**EXERCISE**
The records below must be transcribed exactly, with each picture left out.

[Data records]
*** Block opens ***
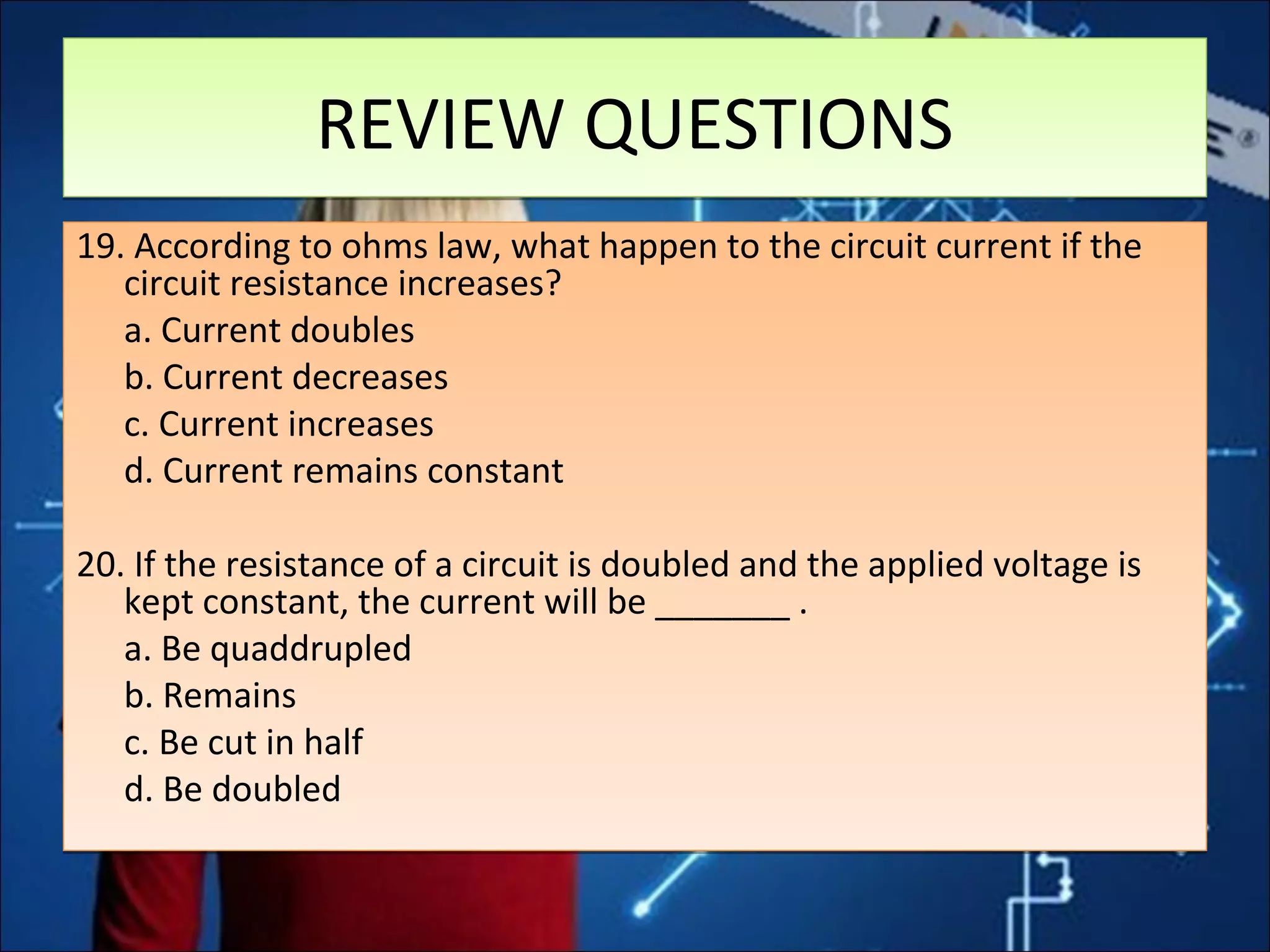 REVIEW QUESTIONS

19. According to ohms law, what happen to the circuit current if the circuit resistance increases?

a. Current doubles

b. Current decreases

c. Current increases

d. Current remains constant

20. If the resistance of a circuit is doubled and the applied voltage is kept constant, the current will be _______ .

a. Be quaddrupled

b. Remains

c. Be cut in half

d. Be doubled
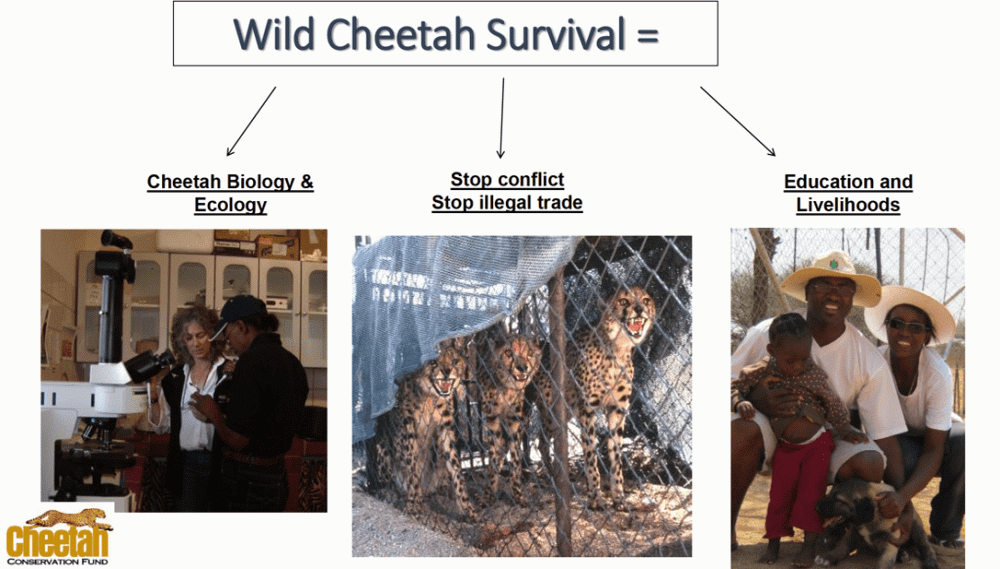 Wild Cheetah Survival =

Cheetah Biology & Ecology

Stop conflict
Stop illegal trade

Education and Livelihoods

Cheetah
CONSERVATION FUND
*** Block closes ***
**ANSWER BOX**
 REVIEW QUESTIONS

19. According to ohms law, what happen to the circuit current if the circuit resistance increases?

a. Current doubles

b. Current decreases

c. Current increases

d. Current remains constant

20. If the resistance of a circuit is doubled and the applied voltage is kept constant, the current will be _______ .

a. Be quaddrupled

b. Remains

c. Be cut in half

d. Be doubled
 Wild Cheetah Survival =

Cheetah Biology & Ecology

Stop conflict
Stop illegal trade

Education and Livelihoods

Cheetah
CONSERVATION FUND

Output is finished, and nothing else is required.